「天下三槍(てんかさんそう)」と呼ばれる槍が存在するのをご存知ですか?戦国時代を通して名槍と言われたこの三本の槍はどのように生まれそしてどこへ行ったのか。天下の三本槍についてまとめてみました。
徳川家康の実子が受け継いだ槍
(画像出典:Wikipedia)
下総国結城の大名、結城晴朝がつくらせた御手杵(おてぎね)の槍は全長が約215センチ、重さは約22.5キロの大きな槍です。鞘が細長く手杵(中央がくびれた丸く細長い棒で、くびれ部分を手で握ってつく農機具)に似ていることから御手杵の名前がついたと言われます。この御手杵は、徳川家康を実の父にもつ、晴朝の跡継ぎ、結城秀康へと伝わり、後に秀康の子孫へと受け継がれていきました。

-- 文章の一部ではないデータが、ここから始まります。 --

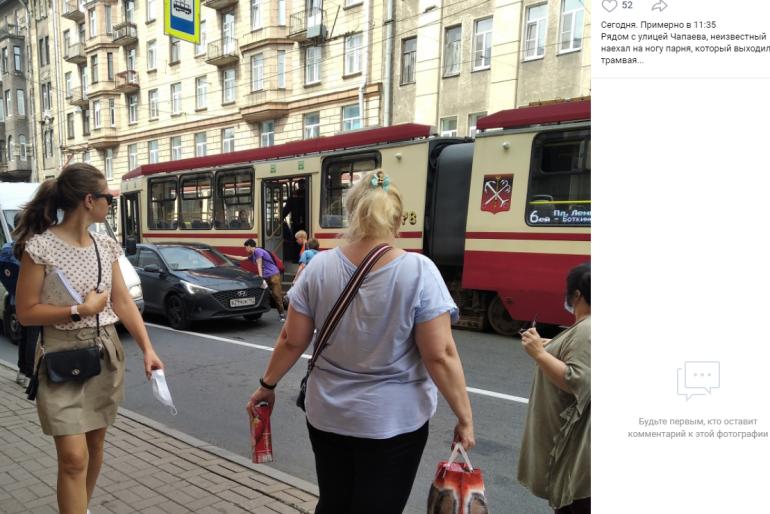 На Чапаева машина наехала на ногу пассажиру трамвая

代々受け継がれた御手杵ですが、東京大空襲により所蔵倉が焼夷弾の直撃を受け、多くの宝物とともに焼失したそうです。現在、その復元されたレプリカが結城市図書館に所蔵されています。
槍をもった人の後ろに写るのは、専用の巨大な鞘で、当時は参勤交代の際に馬印として先頭にあったそうです。これ、どちらも持って歩くとか…考えられない大きさです。
黒田節に歌われる名槍
(画像出典:福岡市博物館)
もともとは皇室の所有物であったという槍「日本号」(にほんごう、またはひのもとごう)は全長321.5センチ、重さ2800グラムの槍で、室町幕府十五代将軍・足利義昭に与えられ、その後、織田信長から豊臣秀吉、秀吉から福島正則へと受け継がれていきます。そしてこの福島正則から槍を呑みとったのが黒田藩きっての槍の名手、そして大酒豪の母里太兵衛(おもりたへい)。以下が伝わる逸話です。
福島正則のところへ使者として来ることになった太兵衛に、政則はいい飲み相手ができた、と酒をすすめます。しかし一方の太兵衛は酒豪でありながら全く飲もうとはしません。実は太兵衛、藩主である黒田長政に面倒が起きては困るからとその日禁酒を言い渡されていました。断固飲酒を拒否する太兵衛と、しつこく酒を勧める正則。ここで正則は大杯に並々を注いで、「これを飲み干せばなんでも好きな物を褒美としてとらす」と更に勧めます。主君の命をまもり頑な太兵衛を見た正則は「酒豪と言われているがこれぐらいの酒も飲めないとは黒田家の侍はたいしたことない。長政殿もお気の毒に。」と更に挑発します。それを聞いた太兵衛は藩の名を出されてはこのまま引き下がれない、と酒を飲み干し、飲み終わると約束の褒美にと「日本号」を指しました。家宝と言える槍ですが、正則も「武士に二言はなし」と槍を譲り渡したそうです。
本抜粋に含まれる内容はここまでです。